An extremely rare species of rabbit has been filmed in the wild, with researchers even able to hold it.
The Annamite Striped rabbit is found in forests of Laos and Vietnam, where it was first documented by scientists in 1999 – since then, though, it has hardly been seen.
University of East Anglia student Sarah Woodfin was working with WWF Vietnam to track and study the rabbit and its habitat in the Annamite mountains.
Woodfin said: "Nothing is known about the Annamite Striped rabbit and it is absolutely fascinating to think that anything I discover about it could be new."
She added: "It is genetically very distinct from other rabbit species. Sadly there is a possibility that this species could be at risk of extinction due to deforestation and hunting. It is therefore extremely important that we understand as much as possible about this species so that we can evaluate its conservation status and implement appropriate conservation measures."
During the three-month trip – and to Woodfin's surprise – the team came across a wild Annamite rabbit on the first night there and were able to take it to the camp to study and photograph before releasing it into the wild again.

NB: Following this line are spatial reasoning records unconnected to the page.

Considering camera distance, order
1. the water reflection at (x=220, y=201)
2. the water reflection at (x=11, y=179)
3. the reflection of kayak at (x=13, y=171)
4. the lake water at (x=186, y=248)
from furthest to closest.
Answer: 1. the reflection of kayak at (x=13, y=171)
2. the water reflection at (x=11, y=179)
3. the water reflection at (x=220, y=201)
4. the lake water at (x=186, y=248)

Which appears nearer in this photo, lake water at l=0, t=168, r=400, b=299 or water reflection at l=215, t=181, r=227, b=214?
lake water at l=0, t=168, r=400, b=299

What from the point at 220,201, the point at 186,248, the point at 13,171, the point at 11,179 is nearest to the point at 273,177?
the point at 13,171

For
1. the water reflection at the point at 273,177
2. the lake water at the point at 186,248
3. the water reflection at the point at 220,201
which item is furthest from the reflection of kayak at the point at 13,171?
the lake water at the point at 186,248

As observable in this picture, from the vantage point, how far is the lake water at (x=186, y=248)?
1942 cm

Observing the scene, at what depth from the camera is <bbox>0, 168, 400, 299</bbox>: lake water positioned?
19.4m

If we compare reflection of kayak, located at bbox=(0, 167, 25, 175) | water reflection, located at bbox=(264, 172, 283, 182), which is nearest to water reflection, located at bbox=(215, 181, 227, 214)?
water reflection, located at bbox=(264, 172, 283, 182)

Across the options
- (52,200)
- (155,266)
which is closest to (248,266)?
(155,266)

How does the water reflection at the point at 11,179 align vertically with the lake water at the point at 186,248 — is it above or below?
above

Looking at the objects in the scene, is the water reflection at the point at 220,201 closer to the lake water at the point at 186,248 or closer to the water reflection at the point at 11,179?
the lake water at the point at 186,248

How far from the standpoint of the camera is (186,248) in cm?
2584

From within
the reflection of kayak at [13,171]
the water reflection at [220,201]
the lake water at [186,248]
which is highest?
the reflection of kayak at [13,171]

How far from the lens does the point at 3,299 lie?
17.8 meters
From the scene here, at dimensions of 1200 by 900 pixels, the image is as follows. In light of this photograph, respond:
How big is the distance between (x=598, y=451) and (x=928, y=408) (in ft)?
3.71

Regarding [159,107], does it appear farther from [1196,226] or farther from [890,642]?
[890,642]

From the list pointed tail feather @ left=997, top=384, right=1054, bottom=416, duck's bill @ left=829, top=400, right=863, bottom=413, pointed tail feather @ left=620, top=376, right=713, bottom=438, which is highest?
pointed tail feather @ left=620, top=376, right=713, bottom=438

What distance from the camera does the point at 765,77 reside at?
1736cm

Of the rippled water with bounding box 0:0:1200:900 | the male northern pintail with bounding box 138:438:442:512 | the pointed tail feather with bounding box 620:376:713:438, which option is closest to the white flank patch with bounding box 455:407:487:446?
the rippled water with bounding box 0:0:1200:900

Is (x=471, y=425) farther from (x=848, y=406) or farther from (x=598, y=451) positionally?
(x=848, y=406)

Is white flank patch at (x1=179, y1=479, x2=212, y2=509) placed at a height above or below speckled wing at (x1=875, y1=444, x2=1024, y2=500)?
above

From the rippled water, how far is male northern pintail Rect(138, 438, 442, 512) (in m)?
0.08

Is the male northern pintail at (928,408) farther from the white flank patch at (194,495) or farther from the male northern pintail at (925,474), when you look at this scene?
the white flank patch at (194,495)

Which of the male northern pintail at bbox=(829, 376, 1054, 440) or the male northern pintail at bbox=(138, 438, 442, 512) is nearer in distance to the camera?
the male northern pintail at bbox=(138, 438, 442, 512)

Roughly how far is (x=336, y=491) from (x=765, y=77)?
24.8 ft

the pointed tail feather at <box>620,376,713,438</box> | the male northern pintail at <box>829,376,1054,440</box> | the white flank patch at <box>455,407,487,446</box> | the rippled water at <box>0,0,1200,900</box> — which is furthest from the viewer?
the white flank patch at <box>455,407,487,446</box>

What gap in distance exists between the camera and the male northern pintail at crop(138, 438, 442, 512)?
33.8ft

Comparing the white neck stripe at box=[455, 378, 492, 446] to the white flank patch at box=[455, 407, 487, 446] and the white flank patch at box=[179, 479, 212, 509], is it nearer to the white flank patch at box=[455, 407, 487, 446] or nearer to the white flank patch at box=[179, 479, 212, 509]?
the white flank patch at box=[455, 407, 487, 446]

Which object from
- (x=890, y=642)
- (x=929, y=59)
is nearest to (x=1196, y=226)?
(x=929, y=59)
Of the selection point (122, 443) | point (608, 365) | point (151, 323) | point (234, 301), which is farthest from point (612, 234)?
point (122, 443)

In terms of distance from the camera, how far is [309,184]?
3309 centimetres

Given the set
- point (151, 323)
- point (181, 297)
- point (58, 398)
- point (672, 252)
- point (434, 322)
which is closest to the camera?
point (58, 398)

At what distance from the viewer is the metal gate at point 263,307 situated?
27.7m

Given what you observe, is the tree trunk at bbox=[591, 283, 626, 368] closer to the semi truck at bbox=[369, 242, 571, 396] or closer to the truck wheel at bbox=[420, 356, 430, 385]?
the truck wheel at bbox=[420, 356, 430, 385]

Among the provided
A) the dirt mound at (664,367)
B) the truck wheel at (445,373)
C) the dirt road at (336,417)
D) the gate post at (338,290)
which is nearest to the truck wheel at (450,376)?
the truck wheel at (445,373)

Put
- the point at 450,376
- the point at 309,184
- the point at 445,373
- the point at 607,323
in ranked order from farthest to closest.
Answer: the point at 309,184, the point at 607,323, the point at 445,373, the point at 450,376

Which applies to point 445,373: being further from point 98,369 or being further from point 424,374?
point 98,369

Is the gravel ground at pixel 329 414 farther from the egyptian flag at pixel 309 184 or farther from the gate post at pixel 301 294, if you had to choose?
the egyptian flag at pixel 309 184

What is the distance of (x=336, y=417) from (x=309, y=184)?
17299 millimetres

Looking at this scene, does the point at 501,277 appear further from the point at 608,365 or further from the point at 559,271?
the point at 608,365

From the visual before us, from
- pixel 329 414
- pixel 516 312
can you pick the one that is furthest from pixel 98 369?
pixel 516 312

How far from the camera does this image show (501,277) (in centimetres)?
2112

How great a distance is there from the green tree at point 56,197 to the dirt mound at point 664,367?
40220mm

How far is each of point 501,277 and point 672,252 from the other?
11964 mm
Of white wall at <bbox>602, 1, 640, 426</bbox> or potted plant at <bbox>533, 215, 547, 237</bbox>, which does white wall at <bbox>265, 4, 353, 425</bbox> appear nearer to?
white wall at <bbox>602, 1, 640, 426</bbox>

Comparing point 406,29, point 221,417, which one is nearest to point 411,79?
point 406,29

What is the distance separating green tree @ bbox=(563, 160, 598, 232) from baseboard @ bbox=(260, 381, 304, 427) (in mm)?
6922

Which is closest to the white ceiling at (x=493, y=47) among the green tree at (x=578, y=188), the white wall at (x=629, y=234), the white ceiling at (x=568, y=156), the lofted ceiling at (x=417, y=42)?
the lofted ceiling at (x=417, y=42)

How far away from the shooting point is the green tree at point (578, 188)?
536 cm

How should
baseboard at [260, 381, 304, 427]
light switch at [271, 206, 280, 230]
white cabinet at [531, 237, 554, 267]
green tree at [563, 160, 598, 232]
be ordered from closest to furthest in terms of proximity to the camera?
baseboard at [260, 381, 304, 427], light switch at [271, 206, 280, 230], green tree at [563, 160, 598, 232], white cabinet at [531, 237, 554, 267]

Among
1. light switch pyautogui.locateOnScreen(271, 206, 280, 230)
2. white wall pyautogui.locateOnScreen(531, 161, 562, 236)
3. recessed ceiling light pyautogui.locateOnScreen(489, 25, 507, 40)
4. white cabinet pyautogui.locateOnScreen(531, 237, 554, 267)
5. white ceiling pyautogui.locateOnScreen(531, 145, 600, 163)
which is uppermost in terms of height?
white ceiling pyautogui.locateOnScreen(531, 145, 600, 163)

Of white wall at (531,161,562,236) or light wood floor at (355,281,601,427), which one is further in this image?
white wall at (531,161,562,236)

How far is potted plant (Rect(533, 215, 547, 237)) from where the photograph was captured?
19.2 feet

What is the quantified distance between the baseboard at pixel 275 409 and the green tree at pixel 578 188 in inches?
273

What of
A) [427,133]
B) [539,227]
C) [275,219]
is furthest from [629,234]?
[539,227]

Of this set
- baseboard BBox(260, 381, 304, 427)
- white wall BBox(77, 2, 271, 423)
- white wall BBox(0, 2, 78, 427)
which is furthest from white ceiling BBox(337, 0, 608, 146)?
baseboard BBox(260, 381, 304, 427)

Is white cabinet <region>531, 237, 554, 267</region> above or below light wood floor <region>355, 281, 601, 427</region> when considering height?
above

Previously, it had only been photographed with motion-sensitive camera traps. "I thought that if I was very lucky, I might see one from a distance in the forest," she said. "I certainly never expected that I would have the opportunity to hold one of these magnificent animals. I was utterly delighted.
"It was found hopping along a stream bank eating vegetation. One of my team members managed to catch it and brought it back to camp, where we were all able to have a good look at it.
"My first feeling was shock. I recognised it as a striped rabbit as soon as I saw it, as they are very distinctive, but I couldn't believe that they had caught one."
She added: "The rabbit was very handsome, with dark stripes against a pale gold background and a red rump. We were able to take some measurements and photographs before we released it back into the forest.
"I had never expected to get so close to the species but it was necessary to take its measurements. The rabbit was bigger than I had anticipated, but light and delicate. It was a lifetime experience."